The power of teamwork is at the heart of Jim Sutter’s approach as CEO of the U.S. Soybean Export Council (USSEC). Teamwork is evident, too, in his personal style, which can quickly make you feel you’re working with him on a project. 

“If Jim was farming, he would say, ‘come on, guys, let’s all go walk beans,’” says Roy Bardole, an Iowa grower and USSEC chairman. “Jim’s view is, ‘We as a team can get this done.’ He uses his staff as a team, and he’s done a remarkable job of staying in close communication with his volunteer leadership.”

What Sutter says more formally is that soy farmers must have a coordinated message for communicating with overseas buyers, policy makers, and others who influence exports: “We need to get the whole soy family, that has international activities and perspectives, to work together in a collaborative way.”

One particular challenge he cites is the issue of sustainability. “I believe the U.S. has a competitive advantage because of what our growers have been doing for 25 years.

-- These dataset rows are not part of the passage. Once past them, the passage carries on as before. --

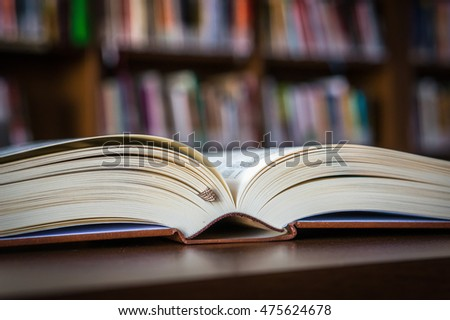 Open book on the table in a library and bookshelf in the background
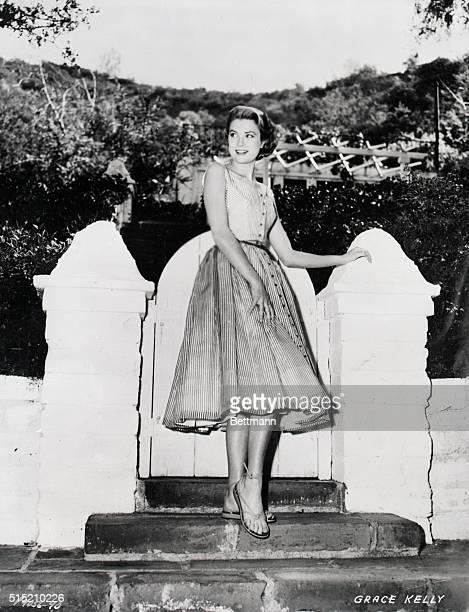 1954Grace Kelly models an Edith Head designer dress by a garden gate Photo 1954 Kelly is appearing in the Hitchcock film Rear Window
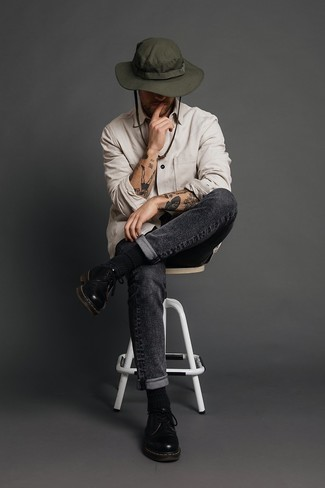 Charcoal Jeans Outfits For Men: Wear a beige long sleeve shirt with charcoal jeans for a no-nonsense ensemble that's also put together. Complement this outfit with a pair of black leather derby shoes for a dose of refinement.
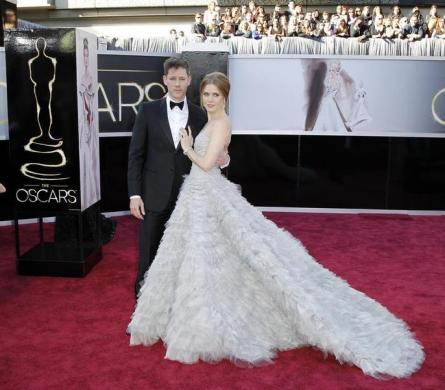 Amy Adams, best supporting actress, in The Master, and her husband, Darren Le Gallo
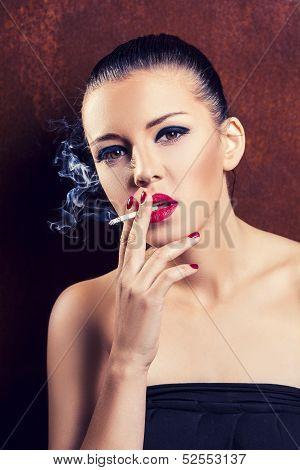 Close-up portrait of smoking girl
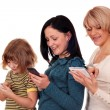 Little girl teenage girl and woman playing with smart phone and tablet — ストック写真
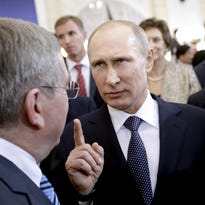 Russian President Vladimir Putin makes a point with International Olympic Committee President Thomas Bach, at a welcoming event for IOC members ahead 2014 Winter Olympics in Sochi, Russia.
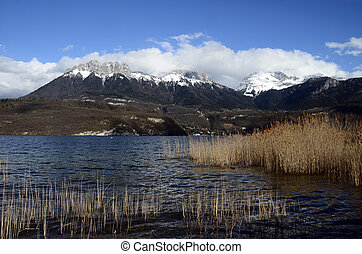 Annecy lake and snow on mountains, winter landscape in Savoy, France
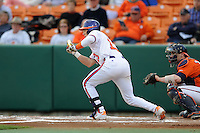 Clemson Tigers  third baseman Jay Baum #13 squares to bunt during a game against the Virginia Cavaliers  at Doug Kingsmore Stadium on March 15, 2013 in Clemson, South Carolina. The Cavaliers won 6-5.(Tony Farlow/Four Seam Images).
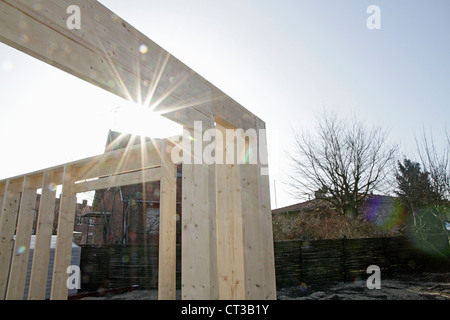 Sun shining on new building on site - Stock Photo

The challenge is how we get everybody aligned as we deliver that message. How do we tell that story to the world’s consumers who want to know?”

That alignment is just one of many challenges for Sutter, who joined USSEC only 16 months ago after a 30-year career with Cargill.

Another challenge is that USSEC is also relatively new – established in 2005 to maximize the role of U.S. soybeans, soy meal, soy oil and soy products internationally. Such youth calls for a short-term emphasis on establishing management systems so that complying with all the rules becomes routine, according to Sutter.

“We have internal process improvements to make, external activities going on around the world, and quite a learning curve for me coming to a non-profit,” he explains. “My biggest surprise is the complexity of the compliance and reporting requirements. In industry, we handled many dollars of business in a much more streamlined fashion.

“At USSEC, we’re using other people’s money to invest in our export efforts. We’re working for the United Soybean Board, USDA’s Foreign Agricultural Service, with the American Soybean Association as a cooperator, and with the qualified state soybean checkoff boards.”

Sutter “has a steep mountain to climb,” says Bardole. “He gets X dollars to invest [in market development] and when he gets done, it must still total X dollars.”

Still, the No. 1 challenge for Sutter and USSEC is continuing to build U.S. soybean export opportunities.

“We’ve seen exports setting records in volume and dollars over the past few years, with China being the biggest new market,” says Sutter. “China was once a net soybean exporter. I think the opportunities are there for other developing markets to follow in China’s footsteps. We’re starting to see it happen in Vietnam, and we could see it in many other places around the world.

“At USSEC, we are thinking about where we can make the biggest difference, and that’s probably different from private industry’s focus. We may need to be ahead of them in some cases, or there may be others where industry has abandoned a market and we need to resuscitate it,” Sutter concludes.

“We have the opportunity to take a long enough vision to see other spots where we can deploy resources to build exports.”

 

Jim Sutter grew up on a crop and cattle farm in northeast Colorado and earned a degree from Colorado State University in agricultural business/economics. He joined Cargill as a merchant trainee in 1980. There, he held a variety of management positions in vegetable oil and oilseed processing and was posted to Malaysia, England, Singapore and Holland before his final assignment as vice president of Cargill’s Grain and Oilseed Supply Chain Business Unit.